Consigne 1 - D'après le commentaire des lectures du deuxième dimanche de carême ci-dessous, quels détails du récit de la Transfiguration ne se trouvent que chez Luc ?
Consigne 2 - Pouvez-vous réécrire sous forme de liste le paragraphe du commentaire des lectures ci-dessous qui commence par « C’est d’abord une alliance avec Dieu », en gardant ses faits essentiels ?

Texte fourni -
• • •
À l'écoute de la Parole de Dieu

Publié le par Garrigues et Sentiers

2ème dimanche de carême  13/03/ 2022

Gn 15, 5-12. 17-18 ; Ps 26 ; Ph 3, 17 - 4, 1 ; Ev Lc 9, 28b-36

 

En ce deuxième dimanche de carême, la liturgie nous dit l’essentiel de la foi.

C’est d’abord une alliance avec Dieu. La Première lecture tirée de la Genèse en raconte l’origine : Dieu s'engage auprès d'Abraham « le père du peuple croyant ». Tout dans le texte manifeste la transcendance de Dieu : un profond sommeil, des ténèbres épaisses. Les deux partenaires ne sont pas à égalité. Abraham y répond de deux façons : par un sacrifice, d'abord celui de son fils d'après les rituels du temps, remplacé par celui d'un animal, mais surtout par un engagement de sa propre personne : « Il eut foi dans le Seigneur et le Seigneur estima qu'il était juste ». Cet engagement est d'un tout autre ordre, qui fait de cette scène un des textes majeurs sur la foi.

 

Le psaume exprime poétiquement la relation de confiance entre le croyant juif et son Dieu : « Le Seigneur est ma lumière et mon salut, de qui aurais-je crainte ?… C'est ta face que je cherche, espère le Seigneur, sois fort et prend courage »

 

Paul dans sa lettre aux Philippiens (3,17–41) se donne en exemple : toute sa vie est tournée vers le Christ : « pour moi, vivre c’est vivre Christ crucifié », à l’inverse de ceux qui se conduisent en ennemis de la croix du Christ. Alors que les croyants en Christ sont « citoyens des cieux. » Notre salut est déjà acquis, même si nous attendons encore sa totale réalisation.

 

L'Évangile de Luc (Lc 9,28) raconte l’événement-source de toute notre espérance : comme esquissé avec Abraham, Dieu dit son amour pour un homme Jésus, son fils. Luc est le seul à noter que Jésus est transfiguré au cours de sa prière : c’est une extase mystique. Les apôtres aussi virent la gloire de Jésus ; la vraie prière est une anticipation de la transfiguration. Luc est aussi le seul à noter que Jésus parle avec Moïse et Élie de son " exode" à Jérusalem, de sa mort. C'est en effet à sa mort, au don de sa vie, qu'il révélera sa véritable identité. Chez Luc seul encore, les disciples sont « hébétés de sommeil ». C'est vraiment un texte de révélation de l'amour du Père pour son Fils, de l'identité et de la mission de celui-ci, attestée par la présence de deux grands prophètes de l'Ancien Testament. Devant une telle révélation du Père et du Fils, l'homme ne peut rester qu'hébété, sans rien comprendre. Il faudra des années pour que les disciples, témoins de la scène, comprennent le sens de cet exode, pour Jésus et pour eux-mêmes

 

Ces textes nous disent le fondamental de la foi. La foi, c'est croire que Dieu, l’origine de tout, est un Père dont l’amour nous dépasse infiniment : en termes sportifs, « on ne joue pas dans la même catégorie », bien que nous ayons toujours tendance à le formater à nos caractères, à lui imposer notre logiciel, nos algorithmes. S'il se révèle à nous, nous serons hébétés, comme Pierre Jacques et Jean car devant Dieu, nous sommes tous au b.a-ba. Car « Dieu est Dieu, nom de Dieu ! » comme le criait Maurice Clavel. Dieu est père de Jésus-Christ, un Fils « qui tient bien de son Père » : il va manifester sa puissance divine en donnant sa vie, en mourant comme un esclave de la main des hommes à qui il venait dire que comme lui, ils sont fils et aimés de Dieu. C'est de la pure folie mais la sagesse de Dieu n'est-elle pas folie des hommes ? La foi c'est d'être invités à entrer dans la logique de Dieu ; celle du don de l’Amour fou.
• • •
Extrait source -
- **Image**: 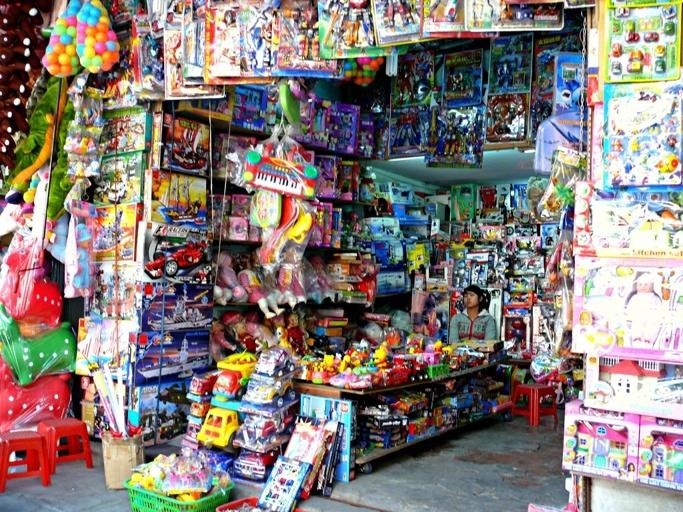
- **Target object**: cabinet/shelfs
[204,120,413,371]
• • •
Réponse attendue 1 -
- Jésus est transfiguré au cours de sa prière.
- Jésus parle avec Moïse et Élie de son « exode » à Jérusalem, c'est-à-dire de sa mort.
- Les disciples sont « hébétés de sommeil ».

Réponse attendue 2 -
- La foi est d'abord une alliance avec Dieu. La première lecture, tirée de la Genèse, en raconte l'origine : Dieu s'engage auprès d'Abraham, « le père du peuple croyant ».
- Le profond sommeil et les ténèbres épaisses manifestent la transcendance de Dieu. Les deux partenaires ne sont pas à égalité.
- Abraham répond de deux façons. D'abord par un sacrifice : celui de son fils selon les rituels du temps, remplacé par celui d'un animal. Surtout, il répond par l'engagement de sa propre personne : « Il eut foi dans le Seigneur et le Seigneur estima qu'il était juste ».
- Cet engagement, d'un tout autre ordre, fait de cette scène un des textes majeurs sur la foi.